Source texts of formatted documents
"""

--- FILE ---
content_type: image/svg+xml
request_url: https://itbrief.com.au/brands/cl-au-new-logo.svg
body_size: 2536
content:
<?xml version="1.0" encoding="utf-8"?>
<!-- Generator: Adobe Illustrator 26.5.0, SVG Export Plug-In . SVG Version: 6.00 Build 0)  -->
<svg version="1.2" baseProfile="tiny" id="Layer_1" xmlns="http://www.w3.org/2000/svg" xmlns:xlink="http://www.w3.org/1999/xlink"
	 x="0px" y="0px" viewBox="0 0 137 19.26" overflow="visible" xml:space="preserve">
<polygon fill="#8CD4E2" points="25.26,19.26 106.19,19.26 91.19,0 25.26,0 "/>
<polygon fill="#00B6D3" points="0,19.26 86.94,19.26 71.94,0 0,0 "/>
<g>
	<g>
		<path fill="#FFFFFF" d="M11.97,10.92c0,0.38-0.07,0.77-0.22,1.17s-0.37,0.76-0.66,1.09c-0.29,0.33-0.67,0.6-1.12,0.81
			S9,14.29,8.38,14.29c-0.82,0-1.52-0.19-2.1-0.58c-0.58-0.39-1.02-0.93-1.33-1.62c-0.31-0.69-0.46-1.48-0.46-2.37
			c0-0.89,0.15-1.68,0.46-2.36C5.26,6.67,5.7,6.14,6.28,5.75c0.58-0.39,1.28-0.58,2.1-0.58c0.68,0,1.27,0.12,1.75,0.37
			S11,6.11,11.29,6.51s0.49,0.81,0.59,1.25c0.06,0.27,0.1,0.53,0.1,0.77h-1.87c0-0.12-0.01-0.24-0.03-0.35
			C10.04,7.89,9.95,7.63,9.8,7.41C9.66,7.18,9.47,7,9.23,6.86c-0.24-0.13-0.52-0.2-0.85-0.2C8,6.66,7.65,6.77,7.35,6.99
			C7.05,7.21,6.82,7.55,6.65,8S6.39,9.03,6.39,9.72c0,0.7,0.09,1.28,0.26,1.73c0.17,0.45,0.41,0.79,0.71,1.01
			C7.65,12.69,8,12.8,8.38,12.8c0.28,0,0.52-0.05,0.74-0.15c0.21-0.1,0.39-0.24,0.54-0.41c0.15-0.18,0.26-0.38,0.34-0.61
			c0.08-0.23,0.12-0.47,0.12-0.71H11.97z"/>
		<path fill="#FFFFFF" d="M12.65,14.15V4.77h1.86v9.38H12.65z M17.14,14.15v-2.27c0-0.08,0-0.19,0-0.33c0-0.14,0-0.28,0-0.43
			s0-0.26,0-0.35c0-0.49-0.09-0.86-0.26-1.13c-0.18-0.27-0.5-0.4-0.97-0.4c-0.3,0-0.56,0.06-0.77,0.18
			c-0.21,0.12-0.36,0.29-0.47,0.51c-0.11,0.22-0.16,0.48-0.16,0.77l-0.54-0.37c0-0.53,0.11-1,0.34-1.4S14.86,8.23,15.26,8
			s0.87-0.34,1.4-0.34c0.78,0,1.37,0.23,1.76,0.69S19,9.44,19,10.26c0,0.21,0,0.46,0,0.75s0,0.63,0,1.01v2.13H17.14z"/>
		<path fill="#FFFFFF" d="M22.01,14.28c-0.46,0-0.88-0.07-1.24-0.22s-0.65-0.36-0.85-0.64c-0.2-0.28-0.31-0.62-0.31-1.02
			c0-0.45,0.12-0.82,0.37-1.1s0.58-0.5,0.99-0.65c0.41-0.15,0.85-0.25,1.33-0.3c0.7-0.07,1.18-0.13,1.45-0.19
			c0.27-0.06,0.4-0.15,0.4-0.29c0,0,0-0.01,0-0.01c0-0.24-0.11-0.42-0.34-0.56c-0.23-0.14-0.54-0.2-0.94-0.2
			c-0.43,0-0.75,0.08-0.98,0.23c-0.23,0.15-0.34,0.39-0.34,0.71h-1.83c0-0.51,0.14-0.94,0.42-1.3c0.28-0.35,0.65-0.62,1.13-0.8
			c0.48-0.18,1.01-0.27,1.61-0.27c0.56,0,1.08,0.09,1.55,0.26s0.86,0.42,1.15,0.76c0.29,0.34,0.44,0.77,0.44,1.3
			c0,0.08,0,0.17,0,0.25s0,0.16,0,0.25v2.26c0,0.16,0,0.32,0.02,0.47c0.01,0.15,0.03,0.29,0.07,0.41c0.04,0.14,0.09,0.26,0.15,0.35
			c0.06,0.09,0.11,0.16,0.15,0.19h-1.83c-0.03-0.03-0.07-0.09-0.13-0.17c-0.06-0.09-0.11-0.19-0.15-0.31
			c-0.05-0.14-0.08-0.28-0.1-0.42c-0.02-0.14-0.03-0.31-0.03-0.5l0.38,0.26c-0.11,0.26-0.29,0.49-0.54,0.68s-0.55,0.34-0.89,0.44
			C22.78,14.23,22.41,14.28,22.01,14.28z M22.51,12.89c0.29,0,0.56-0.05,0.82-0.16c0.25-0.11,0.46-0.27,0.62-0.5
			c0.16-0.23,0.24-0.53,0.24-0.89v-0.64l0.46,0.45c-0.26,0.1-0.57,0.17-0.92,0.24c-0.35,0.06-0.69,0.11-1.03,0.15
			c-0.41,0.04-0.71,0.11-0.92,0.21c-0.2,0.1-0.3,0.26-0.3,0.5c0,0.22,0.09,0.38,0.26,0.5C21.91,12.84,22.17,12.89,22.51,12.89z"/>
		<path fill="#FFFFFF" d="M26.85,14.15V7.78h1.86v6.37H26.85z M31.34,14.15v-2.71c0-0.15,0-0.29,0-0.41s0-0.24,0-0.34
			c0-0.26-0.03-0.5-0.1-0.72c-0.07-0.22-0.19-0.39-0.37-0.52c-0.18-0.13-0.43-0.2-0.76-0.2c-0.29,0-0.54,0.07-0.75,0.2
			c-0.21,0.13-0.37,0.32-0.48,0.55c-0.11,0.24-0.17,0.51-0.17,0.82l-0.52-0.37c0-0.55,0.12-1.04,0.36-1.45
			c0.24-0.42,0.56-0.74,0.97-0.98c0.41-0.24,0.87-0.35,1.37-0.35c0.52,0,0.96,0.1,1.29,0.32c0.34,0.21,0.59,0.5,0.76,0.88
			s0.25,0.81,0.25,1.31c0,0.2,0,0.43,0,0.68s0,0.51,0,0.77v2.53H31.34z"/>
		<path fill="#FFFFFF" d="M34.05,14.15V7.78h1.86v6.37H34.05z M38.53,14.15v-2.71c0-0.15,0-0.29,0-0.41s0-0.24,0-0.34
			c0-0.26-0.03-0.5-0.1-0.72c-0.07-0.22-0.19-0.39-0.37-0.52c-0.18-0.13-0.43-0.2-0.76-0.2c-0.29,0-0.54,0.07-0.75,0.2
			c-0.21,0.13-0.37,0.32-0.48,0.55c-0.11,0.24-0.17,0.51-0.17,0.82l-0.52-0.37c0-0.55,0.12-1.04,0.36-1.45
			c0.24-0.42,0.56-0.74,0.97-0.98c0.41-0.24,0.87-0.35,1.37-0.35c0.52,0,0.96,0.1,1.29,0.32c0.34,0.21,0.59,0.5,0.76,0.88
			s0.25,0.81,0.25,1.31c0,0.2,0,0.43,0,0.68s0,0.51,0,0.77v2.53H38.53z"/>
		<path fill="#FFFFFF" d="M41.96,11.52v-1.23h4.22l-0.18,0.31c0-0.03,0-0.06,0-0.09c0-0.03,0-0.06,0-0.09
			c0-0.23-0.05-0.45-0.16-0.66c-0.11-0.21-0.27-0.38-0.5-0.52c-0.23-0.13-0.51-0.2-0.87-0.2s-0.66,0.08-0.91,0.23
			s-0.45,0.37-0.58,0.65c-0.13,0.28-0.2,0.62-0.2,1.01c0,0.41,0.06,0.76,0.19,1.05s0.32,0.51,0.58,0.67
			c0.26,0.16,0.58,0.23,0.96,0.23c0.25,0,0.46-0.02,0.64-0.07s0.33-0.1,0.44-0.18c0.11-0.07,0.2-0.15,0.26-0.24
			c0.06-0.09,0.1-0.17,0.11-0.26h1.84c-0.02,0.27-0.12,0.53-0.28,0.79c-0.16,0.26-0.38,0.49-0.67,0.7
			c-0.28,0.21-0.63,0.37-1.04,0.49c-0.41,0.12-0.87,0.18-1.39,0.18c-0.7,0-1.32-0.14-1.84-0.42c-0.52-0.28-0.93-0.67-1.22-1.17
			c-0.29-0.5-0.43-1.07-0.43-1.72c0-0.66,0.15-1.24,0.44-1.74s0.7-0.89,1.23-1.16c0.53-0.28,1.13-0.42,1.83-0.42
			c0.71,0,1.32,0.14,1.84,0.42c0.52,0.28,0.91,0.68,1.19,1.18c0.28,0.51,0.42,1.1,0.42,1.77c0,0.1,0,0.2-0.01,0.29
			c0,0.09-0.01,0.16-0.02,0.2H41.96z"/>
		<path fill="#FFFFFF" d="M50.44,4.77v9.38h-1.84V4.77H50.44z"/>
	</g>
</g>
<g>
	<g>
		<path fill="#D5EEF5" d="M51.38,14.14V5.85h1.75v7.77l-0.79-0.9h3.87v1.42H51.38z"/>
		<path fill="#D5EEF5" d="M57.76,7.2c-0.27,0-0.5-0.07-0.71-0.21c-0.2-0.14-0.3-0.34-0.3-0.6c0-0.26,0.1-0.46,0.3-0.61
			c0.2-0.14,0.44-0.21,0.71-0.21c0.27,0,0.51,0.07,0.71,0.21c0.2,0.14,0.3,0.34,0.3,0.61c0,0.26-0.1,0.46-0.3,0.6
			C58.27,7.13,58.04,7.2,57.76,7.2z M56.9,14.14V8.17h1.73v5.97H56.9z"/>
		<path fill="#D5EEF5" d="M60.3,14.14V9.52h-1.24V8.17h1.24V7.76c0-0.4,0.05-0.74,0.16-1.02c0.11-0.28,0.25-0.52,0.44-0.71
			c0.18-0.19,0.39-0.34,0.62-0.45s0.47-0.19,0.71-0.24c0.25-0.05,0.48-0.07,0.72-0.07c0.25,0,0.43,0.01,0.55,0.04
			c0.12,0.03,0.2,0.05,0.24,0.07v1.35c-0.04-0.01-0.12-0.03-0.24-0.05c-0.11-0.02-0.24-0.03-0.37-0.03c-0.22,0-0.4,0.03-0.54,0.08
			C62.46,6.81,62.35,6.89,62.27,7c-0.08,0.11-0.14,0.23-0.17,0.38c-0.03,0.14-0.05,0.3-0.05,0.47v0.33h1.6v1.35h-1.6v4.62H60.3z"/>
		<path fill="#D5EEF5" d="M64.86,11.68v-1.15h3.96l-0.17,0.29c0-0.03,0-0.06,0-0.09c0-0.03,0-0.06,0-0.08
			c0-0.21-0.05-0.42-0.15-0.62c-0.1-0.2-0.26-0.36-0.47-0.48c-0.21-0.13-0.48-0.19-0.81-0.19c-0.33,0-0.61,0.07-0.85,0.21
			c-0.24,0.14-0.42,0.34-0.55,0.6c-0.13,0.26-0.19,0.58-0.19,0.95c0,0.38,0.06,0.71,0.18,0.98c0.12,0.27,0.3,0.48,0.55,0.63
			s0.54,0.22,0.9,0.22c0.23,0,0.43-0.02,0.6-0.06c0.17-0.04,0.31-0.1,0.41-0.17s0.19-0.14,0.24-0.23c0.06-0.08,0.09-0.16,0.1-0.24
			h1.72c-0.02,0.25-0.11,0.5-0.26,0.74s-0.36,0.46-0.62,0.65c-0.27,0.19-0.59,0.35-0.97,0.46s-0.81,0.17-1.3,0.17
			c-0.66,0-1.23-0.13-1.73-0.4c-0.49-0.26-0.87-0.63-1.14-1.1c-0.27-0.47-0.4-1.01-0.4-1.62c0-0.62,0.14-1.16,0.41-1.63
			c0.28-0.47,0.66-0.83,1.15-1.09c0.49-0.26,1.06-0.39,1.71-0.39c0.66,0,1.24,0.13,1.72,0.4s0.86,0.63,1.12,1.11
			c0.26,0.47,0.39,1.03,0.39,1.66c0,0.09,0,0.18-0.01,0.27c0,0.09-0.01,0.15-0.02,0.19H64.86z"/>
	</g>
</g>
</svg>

"""

_WORK TASK:_
Lines after the one containing "<!-- Generator: Adobe" are not wanted; repeat exactly each line above from the first up to and including it.

_TASK OUTPUT:_
--- FILE ---
content_type: image/svg+xml
request_url: https://itbrief.com.au/brands/cl-au-new-logo.svg
body_size: 2536
content:
<?xml version="1.0" encoding="utf-8"?>
<!-- Generator: Adobe Illustrator 26.5.0, SVG Export Plug-In . SVG Version: 6.00 Build 0)  -->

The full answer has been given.